(RECORDS FOR THE TASK)

☆ ☆ ☆ ☆ ☆ ☆ ☆

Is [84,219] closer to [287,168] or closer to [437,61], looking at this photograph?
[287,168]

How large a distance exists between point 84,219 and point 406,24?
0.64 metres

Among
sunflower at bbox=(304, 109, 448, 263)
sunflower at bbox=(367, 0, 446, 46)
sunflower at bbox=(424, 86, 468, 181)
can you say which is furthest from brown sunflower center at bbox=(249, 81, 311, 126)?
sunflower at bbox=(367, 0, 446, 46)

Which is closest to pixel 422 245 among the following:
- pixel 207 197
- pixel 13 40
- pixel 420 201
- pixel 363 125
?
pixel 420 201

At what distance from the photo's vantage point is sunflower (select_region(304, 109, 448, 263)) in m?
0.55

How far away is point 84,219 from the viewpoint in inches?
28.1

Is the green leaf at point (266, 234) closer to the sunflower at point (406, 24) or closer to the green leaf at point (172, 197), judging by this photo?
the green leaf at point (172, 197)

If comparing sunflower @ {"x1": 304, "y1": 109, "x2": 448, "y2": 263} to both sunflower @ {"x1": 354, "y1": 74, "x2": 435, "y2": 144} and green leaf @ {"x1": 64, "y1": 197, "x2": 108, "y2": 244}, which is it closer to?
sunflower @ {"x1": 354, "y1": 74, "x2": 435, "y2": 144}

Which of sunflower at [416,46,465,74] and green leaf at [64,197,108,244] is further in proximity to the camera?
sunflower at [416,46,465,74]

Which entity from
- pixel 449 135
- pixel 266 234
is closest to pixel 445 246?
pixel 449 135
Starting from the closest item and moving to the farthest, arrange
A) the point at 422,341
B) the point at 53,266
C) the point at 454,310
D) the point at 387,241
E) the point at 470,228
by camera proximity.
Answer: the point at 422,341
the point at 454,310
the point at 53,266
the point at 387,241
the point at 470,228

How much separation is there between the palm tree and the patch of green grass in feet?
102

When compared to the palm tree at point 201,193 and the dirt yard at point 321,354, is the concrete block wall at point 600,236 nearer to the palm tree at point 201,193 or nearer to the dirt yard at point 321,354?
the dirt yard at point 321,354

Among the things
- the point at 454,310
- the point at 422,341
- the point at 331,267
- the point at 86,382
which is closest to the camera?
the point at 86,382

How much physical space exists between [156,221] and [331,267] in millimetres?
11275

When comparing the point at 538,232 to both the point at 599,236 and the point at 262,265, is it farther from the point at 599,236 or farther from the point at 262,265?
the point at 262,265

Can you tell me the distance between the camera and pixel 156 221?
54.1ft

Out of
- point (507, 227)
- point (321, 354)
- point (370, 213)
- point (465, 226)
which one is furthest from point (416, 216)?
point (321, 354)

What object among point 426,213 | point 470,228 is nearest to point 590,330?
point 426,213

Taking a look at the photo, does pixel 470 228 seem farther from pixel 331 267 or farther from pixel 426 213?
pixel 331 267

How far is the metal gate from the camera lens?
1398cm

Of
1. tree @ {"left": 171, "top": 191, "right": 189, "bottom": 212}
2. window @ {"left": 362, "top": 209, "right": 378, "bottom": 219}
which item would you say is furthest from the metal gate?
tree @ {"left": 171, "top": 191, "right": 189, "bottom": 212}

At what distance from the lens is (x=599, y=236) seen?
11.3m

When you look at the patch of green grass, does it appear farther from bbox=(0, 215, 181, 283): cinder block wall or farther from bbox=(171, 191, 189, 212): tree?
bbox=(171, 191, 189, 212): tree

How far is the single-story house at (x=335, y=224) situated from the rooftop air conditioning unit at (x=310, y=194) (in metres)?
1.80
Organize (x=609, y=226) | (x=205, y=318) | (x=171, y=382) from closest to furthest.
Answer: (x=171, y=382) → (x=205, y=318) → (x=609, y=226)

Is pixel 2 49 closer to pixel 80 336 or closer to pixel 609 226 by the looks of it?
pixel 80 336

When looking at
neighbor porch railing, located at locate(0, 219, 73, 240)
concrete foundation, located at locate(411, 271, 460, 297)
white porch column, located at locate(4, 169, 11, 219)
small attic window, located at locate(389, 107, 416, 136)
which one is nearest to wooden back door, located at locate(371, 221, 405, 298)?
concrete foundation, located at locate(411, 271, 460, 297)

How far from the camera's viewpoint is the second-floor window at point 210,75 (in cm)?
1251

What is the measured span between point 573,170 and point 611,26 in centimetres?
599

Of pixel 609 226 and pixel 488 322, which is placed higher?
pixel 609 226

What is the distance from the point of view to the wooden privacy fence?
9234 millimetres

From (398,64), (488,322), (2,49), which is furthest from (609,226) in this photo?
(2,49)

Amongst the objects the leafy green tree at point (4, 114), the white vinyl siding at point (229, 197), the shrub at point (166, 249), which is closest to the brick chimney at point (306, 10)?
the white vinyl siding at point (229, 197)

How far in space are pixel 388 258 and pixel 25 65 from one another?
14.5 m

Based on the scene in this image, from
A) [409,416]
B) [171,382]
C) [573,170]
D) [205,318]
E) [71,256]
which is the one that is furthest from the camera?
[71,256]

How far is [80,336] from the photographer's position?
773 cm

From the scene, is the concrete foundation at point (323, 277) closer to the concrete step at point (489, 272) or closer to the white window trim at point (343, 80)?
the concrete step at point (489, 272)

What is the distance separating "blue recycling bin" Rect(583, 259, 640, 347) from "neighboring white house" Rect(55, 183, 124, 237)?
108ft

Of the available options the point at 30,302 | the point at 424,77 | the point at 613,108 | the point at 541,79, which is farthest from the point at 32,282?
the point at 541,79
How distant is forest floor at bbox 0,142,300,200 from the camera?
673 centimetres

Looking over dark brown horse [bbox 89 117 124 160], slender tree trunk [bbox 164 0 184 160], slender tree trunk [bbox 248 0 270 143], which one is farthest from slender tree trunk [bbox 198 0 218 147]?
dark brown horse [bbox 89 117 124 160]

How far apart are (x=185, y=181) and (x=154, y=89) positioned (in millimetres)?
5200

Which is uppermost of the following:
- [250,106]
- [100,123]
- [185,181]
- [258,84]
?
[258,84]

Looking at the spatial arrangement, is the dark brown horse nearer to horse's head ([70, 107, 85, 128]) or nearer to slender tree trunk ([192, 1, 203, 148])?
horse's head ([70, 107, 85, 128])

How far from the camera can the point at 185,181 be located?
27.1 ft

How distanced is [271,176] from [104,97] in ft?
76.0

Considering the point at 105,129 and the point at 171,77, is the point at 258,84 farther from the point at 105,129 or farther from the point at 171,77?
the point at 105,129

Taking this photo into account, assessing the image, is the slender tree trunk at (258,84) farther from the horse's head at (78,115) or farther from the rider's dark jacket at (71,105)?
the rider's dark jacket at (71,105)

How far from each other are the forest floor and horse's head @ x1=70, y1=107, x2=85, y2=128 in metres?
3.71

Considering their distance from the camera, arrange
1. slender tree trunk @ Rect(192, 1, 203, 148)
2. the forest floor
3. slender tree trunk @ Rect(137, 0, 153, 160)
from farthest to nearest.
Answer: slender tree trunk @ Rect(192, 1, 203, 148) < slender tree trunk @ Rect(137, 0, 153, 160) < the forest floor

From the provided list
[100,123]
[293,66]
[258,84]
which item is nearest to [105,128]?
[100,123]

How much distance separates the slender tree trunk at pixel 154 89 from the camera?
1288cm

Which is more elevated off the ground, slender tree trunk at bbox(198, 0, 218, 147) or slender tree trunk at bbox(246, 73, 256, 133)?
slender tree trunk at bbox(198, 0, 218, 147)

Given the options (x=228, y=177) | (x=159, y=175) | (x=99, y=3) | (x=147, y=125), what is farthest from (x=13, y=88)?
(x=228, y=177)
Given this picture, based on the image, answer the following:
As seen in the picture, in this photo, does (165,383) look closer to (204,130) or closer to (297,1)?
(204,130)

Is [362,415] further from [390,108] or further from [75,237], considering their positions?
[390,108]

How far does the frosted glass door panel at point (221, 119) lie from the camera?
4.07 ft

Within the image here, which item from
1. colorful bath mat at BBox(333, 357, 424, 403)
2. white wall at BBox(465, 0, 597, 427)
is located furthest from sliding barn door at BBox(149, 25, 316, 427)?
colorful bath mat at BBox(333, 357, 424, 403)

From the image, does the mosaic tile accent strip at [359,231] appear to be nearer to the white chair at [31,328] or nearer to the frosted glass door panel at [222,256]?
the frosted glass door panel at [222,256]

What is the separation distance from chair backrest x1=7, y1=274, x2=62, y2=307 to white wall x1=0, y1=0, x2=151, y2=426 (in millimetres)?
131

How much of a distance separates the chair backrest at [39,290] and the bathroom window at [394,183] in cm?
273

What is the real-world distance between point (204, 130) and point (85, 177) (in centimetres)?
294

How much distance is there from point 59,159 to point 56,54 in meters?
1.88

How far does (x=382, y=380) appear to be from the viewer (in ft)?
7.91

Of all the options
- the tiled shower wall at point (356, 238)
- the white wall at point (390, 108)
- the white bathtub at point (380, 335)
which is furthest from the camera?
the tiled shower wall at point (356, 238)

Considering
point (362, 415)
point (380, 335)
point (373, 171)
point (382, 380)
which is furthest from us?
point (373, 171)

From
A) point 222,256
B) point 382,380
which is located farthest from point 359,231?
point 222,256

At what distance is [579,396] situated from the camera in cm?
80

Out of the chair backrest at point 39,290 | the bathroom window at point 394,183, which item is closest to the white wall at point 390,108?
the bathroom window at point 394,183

☆ ☆ ☆ ☆ ☆ ☆ ☆

Everything from the line containing "How much distance is" through the final line of the listing, inclusive, must be reproduced exactly; leave out the rest.

(ANSWER TO THE TASK)
How much distance is there from point 59,159 to point 56,54 in meters?
1.88

How far does (x=382, y=380) appear to be from the viewer (in ft)?
7.91

Of all the options
- the tiled shower wall at point (356, 238)
- the white wall at point (390, 108)
- the white bathtub at point (380, 335)
which is furthest from the camera?
the tiled shower wall at point (356, 238)

Considering
point (362, 415)
point (380, 335)
point (373, 171)
point (382, 380)
which is furthest from us?
point (373, 171)

From
A) point 222,256
B) point 382,380
which is located farthest from point 359,231?
point 222,256

At what distance is [579,396] situated from the camera in cm?
80

Out of the chair backrest at point 39,290 | the bathroom window at point 394,183, which item is closest to the white wall at point 390,108?
the bathroom window at point 394,183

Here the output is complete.